Treasuries finished the day lower, as the yield on the 2-year note was up 3 bps to 1.02%, while the yield on the 10-year note gained 3 bps to 3.77% and the 30-year bond yield rose 2 bps to 4.64%.

Moody’s downgrade adds to Greek fears

Greece continues to talk with euro-area officials regarding a 45 billion euro bailout package, exacerbated by the EU’s statistics office saying that the debt-ridden nation’s deficit was 13.6% of the Greek GDP, which was up from an early April forecast from the government of 12.9%, per Bloomberg News. Also, Moody’s Investors Service lowered its credit rating on the Greek nation from A2 to A3, four grades above junk, adding to the negative backdrop, saying, “This decision is based on Moody’s view that there is a significant risk that debt may only stabilize at a higher and more costly level than previously estimated.” Moody’s also put a negative outlook on Greek debt, indicating that it’s more likely to lower it again than raise it or leave it unchanged.
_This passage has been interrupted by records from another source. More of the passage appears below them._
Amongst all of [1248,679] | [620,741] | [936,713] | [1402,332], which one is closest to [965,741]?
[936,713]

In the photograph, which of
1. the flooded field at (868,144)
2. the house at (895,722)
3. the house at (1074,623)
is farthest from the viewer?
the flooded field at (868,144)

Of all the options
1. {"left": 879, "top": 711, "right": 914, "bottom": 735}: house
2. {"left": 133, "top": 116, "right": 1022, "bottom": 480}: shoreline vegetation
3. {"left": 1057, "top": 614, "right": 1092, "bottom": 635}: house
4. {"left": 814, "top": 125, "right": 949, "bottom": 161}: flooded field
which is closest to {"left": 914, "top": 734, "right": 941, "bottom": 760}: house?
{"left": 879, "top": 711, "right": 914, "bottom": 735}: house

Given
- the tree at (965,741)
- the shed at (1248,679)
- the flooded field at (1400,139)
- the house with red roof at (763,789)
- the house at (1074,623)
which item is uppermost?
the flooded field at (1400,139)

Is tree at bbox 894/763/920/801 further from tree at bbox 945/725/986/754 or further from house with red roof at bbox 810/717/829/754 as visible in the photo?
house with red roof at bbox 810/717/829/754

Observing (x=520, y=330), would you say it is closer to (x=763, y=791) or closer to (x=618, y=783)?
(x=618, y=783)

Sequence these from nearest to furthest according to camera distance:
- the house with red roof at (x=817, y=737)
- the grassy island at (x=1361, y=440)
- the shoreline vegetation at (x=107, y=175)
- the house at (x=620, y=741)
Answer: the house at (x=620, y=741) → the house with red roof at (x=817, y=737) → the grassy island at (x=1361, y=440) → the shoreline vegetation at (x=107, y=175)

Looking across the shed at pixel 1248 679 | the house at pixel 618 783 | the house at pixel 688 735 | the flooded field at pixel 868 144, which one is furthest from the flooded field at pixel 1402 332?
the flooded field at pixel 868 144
The uneasiness toward Greece caused yields on the Greek 2-year note to surge about 290 basis points to over 11%, while the 10-year Greek bond jumped 61 basis points to 8.78%.

In economic news, euro-zone Composite PMI unexpectedly improved to 57.3 in April, compared to the forecast of economists, which called for the gauge of service and manufacturing activity to remain at 55.9. The favorable read was aided by better-than-expected Manufacturing PMI in Germany and the Services PMI in France. Meanwhile, a separate report showed UK retail sales grew by a smaller-than-expected 0.2% in March m/m excluding autos and fuel. Elsewhere, euro-zone consumer confidence showed an unexpected improvement, while euro-zone government debt to GDP ratio jumped from 69.4% to 78.7% as of December 31. Back on this side of the pond, Canada released its survey of leading indicators, which increased 1.0% in March, compared to a 0.7% rise that economists were anticipating, and following a 0.8% increase last month.

Durable goods orders and new home sales on tap for tomorrow

Tomorrow’s US economic calendar will include the release of durable goods orders, which are expected to have increased by 0.2% in March, after increasing 0.5% in the previous month, which was the third-straight month of increases. New home sales will also be released, and economists are looking for a 5.5% m/m increase to an annual rate of 325,000 units, after hitting a record low in February following a surprising 2.2% m/m decrease to 308,000 units.

International releases include the first reading of 1Q GDP in the U.K., Japan’s all industry activity index, French consumer spending, retail sales out of Italy, and CPI and retail sales in Canada.